### Excerpted passage
***

What Did You Expect?

Have you ever planned and prepared for an event with enormously high hopes, only to see your expectations derail so badly that just thinking about the episode afterward turns you red with embarrassment? Well, I gave an invited presentation last week to an important audience of my peers, and it left me with a face as scarlet as a boiled crab.

Mind you, I didn’t wing my talk. I didn’t speak about something I didn’t know. I chose the theme myself, practiced my delivery endlessly and polished, polished, polished. Unfortunately, I also invested so much emotional capital in “wowing” my listeners that when my words didn’t unleash a wildly enthusiastic response, I felt discomfited.

Someone very wise once defined an upset as an unfulfilled expectation, and the higher your expectation, the greater your disappointment when reality falls short. All that night I stared at the ceiling and endlessly relived my performance, desperate to find something in it or in the audience’s reaction that lived up to my expectations. Not one tiny consoling gleam appeared in the darkness overhead!

On the plus side, this episode gave me the perfect opportunity to practice what I preach about how to handle uncomfortable emotions in the workplace. I’m happy to pass along some tools and techniques that finally pulled me out of my funk, so you’ll have them handy on those rare occasions when something similarly awkward happens to you. (And believe me, after what I went through, I sincerely hope such situations are rare for you!)

***

### Input data
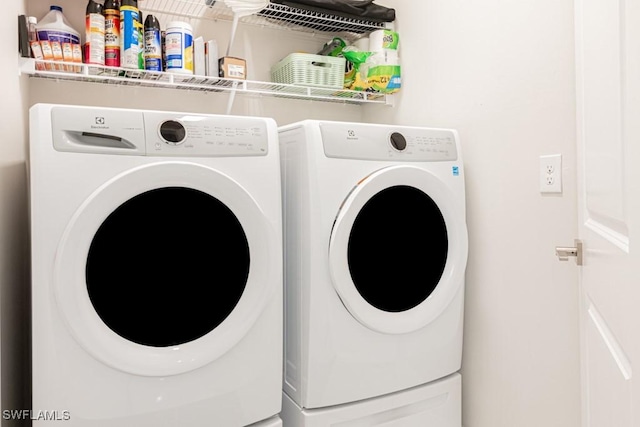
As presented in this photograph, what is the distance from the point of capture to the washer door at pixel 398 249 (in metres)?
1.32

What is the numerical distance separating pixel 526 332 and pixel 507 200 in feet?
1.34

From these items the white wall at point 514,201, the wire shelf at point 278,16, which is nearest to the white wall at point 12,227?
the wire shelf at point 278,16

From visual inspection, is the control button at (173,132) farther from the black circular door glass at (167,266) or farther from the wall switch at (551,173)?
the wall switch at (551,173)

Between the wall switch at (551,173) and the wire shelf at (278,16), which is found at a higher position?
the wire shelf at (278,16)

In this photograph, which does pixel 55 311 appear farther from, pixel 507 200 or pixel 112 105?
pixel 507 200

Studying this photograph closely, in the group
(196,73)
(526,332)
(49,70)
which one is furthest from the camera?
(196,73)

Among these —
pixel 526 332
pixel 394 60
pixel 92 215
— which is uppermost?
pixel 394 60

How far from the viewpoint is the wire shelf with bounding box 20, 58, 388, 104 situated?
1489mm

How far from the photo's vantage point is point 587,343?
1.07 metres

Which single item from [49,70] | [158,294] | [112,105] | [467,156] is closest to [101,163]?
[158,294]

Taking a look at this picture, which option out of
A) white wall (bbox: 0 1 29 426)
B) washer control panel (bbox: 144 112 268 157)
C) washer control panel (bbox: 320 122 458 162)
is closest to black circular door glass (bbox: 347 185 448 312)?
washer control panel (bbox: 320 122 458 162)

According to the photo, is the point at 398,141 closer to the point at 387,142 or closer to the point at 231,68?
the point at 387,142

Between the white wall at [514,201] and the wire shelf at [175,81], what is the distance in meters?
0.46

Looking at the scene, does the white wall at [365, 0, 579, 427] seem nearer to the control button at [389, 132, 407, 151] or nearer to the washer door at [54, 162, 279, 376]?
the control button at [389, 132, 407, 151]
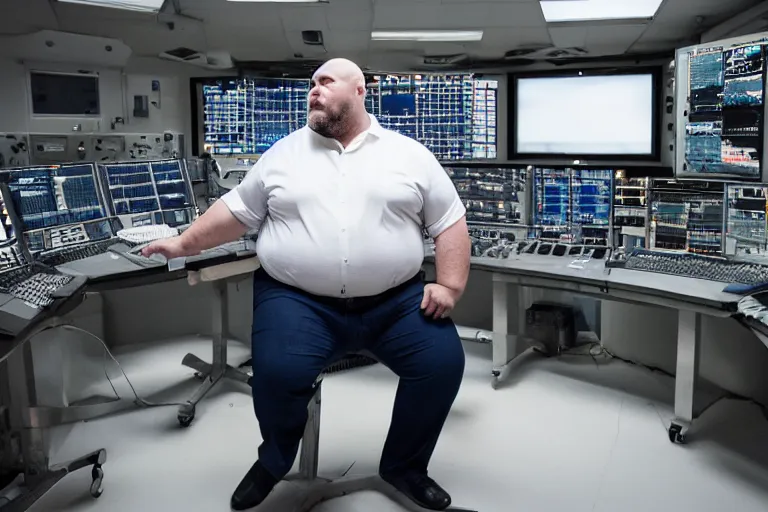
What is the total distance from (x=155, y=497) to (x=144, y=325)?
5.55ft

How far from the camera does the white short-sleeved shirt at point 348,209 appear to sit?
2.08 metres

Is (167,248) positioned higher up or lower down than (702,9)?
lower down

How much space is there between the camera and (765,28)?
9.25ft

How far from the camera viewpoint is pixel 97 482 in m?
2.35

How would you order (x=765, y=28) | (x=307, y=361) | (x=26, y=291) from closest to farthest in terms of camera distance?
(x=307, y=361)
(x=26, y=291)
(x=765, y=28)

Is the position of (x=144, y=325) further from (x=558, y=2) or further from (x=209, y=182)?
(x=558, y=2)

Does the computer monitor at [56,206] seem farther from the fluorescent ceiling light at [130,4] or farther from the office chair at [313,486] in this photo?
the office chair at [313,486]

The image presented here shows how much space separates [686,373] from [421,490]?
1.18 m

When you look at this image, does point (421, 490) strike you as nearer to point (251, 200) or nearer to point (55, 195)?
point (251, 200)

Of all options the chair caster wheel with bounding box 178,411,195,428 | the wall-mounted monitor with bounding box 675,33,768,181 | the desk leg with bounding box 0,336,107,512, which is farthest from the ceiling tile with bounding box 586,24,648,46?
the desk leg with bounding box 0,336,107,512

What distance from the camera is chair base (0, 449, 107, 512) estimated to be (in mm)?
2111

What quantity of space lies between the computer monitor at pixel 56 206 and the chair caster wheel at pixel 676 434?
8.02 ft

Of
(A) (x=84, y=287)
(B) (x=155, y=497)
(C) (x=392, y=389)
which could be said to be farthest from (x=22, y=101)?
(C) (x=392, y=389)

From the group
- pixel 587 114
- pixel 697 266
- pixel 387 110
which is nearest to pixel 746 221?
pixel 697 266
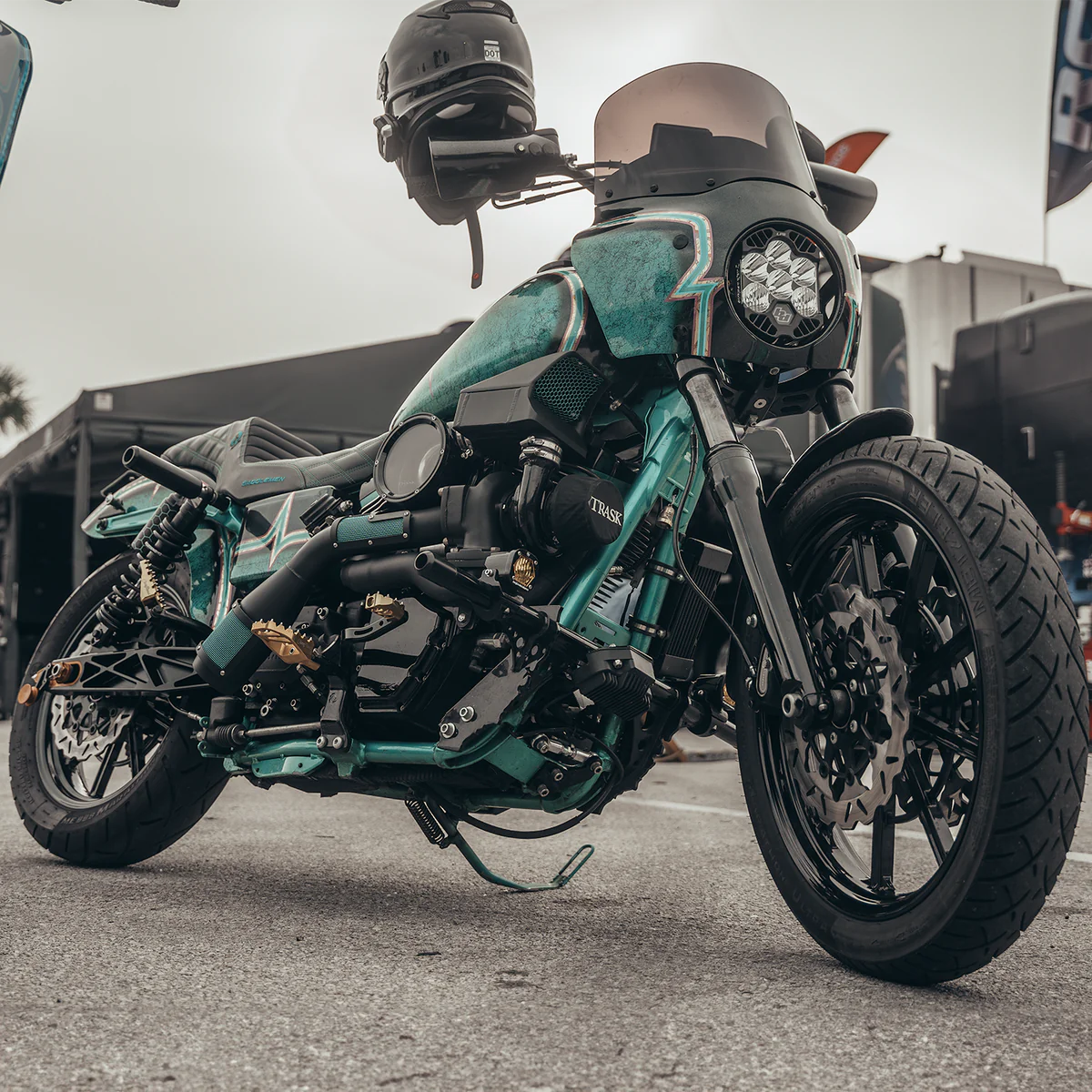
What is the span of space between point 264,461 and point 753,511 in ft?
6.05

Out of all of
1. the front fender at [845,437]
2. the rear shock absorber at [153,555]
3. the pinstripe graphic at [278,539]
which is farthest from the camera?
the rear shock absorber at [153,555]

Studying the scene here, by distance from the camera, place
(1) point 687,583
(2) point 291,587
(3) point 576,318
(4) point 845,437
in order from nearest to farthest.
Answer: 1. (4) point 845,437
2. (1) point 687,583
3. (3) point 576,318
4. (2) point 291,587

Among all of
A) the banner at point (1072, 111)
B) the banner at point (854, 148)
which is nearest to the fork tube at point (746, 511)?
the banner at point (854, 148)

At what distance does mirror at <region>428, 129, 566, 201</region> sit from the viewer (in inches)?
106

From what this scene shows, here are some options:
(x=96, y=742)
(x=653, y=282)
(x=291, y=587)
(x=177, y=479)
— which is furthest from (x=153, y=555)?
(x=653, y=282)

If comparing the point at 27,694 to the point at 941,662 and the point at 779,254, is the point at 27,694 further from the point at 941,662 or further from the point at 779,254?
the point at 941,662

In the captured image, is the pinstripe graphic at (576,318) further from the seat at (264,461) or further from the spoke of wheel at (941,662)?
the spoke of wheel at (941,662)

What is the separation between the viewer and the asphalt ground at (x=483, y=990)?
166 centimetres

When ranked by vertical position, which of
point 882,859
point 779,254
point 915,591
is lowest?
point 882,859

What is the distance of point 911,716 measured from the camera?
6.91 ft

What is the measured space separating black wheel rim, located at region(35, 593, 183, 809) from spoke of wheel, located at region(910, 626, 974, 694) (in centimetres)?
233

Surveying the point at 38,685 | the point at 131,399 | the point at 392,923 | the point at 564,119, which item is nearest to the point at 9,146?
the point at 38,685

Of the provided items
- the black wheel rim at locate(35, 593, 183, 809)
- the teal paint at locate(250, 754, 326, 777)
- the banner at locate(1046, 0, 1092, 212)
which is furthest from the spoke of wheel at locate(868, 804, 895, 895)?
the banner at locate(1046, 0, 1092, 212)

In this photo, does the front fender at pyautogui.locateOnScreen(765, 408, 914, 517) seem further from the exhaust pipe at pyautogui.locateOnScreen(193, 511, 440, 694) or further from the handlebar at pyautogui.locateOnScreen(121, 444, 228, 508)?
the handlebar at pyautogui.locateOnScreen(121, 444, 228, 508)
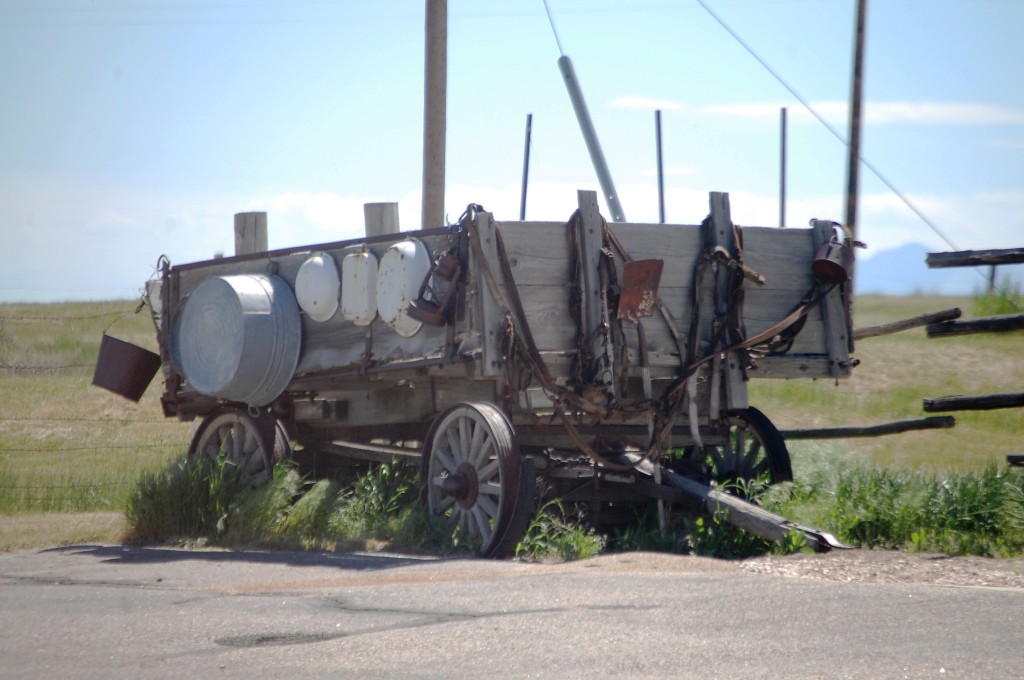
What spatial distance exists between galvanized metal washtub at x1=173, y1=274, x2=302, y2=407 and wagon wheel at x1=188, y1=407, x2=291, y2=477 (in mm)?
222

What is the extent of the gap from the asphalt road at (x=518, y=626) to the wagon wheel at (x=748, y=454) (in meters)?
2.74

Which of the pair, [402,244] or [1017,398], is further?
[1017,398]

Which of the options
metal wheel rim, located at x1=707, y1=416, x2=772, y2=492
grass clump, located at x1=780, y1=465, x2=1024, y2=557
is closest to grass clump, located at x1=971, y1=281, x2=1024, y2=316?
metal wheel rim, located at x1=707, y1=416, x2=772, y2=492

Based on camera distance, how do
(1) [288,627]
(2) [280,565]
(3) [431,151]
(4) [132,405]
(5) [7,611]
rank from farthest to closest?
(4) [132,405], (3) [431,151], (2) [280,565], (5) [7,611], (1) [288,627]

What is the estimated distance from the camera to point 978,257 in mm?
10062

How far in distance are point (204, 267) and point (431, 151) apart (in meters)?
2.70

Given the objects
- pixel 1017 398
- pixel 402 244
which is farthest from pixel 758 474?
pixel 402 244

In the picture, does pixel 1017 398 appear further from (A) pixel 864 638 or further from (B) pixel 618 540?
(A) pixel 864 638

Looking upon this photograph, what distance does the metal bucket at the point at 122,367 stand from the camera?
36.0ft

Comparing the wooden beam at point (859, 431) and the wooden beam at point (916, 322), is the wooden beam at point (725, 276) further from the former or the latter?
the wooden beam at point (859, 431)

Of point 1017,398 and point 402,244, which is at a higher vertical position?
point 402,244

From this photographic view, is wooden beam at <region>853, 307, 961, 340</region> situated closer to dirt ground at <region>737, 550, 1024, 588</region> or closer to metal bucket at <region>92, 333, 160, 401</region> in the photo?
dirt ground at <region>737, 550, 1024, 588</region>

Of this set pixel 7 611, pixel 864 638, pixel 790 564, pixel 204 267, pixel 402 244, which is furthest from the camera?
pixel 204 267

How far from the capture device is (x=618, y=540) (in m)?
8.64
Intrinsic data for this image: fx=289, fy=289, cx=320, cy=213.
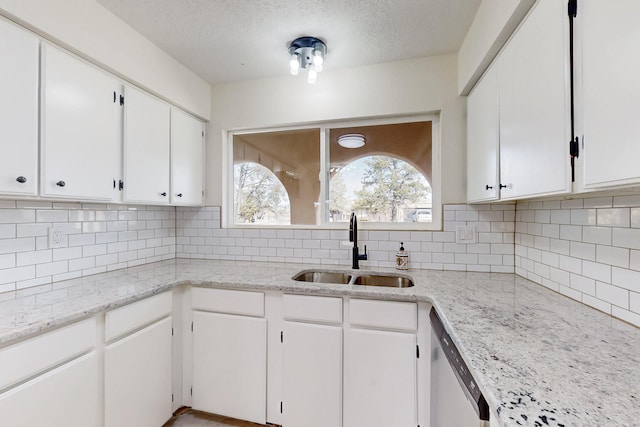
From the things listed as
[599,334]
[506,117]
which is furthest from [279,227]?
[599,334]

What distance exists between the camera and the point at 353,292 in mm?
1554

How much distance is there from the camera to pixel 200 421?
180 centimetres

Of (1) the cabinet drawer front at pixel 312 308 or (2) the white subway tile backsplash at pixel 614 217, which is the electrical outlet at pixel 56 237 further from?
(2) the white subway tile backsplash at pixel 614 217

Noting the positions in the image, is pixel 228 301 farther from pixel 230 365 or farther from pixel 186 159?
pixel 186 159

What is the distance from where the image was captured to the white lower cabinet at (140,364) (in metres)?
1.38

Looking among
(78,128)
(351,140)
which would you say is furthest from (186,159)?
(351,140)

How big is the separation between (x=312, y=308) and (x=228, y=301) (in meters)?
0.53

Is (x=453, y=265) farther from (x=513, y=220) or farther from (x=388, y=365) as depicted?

***

### Work request A
In the essay "What Did You Expect?", copy word for word the text starting at "Mind you, I" and ending at "the darkness overhead!".
### Work request B
According to the essay "What Did You Expect?", how did someone very wise define an upset?
### Work request C
Go on with the essay "What Did You Expect?" from its last sentence.

### Task result A
Mind you, I didn’t wing my talk. I didn’t speak about something I didn’t know. I chose the theme myself, practiced my delivery endlessly and polished, polished, polished. Unfortunately, I also invested so much emotional capital in “wowing” my listeners that when my words didn’t unleash a wildly enthusiastic response, I felt discomfited.

Someone very wise once defined an upset as an unfulfilled expectation, and the higher your expectation, the greater your disappointment when reality falls short. All that night I stared at the ceiling and endlessly relived my performance, desperate to find something in it or in the audience’s reaction that lived up to my expectations. Not one tiny consoling gleam appeared in the darkness overhead!

### Task result B
As an unfulfilled expectation.

### Task result C
• Try the “You’re-not-curing-cancer” self-talk. Mine went: What you do is important and you always do your best. But you’re not trying to cure cancer. No one died because of your performance—except you, Silver! (If yours truly is a life-or-death occupation, call me, and we’ll discuss alternative self-conversations.)

• Recall your successes. Remind yourself that this letdown is not the norm for you. Keep a file of your triumphs and review it. Mine is labeled “Happy News and Testimonials.”

• Have a “What now?” plan. What are you going do to avoid more such disappointment? (Apart from move to a desert isle, that is.) In one of my earliest jobs, I began apologizing profusely to my boss for a mistake I was sure would cost me my position. Suddenly, he put up his hand to stop me. “Silver, I don’t mind if you make a mistake,” he said. “It shows you’re trying. Just don’t make the same mistake twice.” I’ve since learned that action cancels fear. When you beat yourself up about something that’s over and done with, you give fear the upper hand. A constructive “What now?” strategy to make you better prepared in the future puts you into action and breaks fear’s chokehold on you.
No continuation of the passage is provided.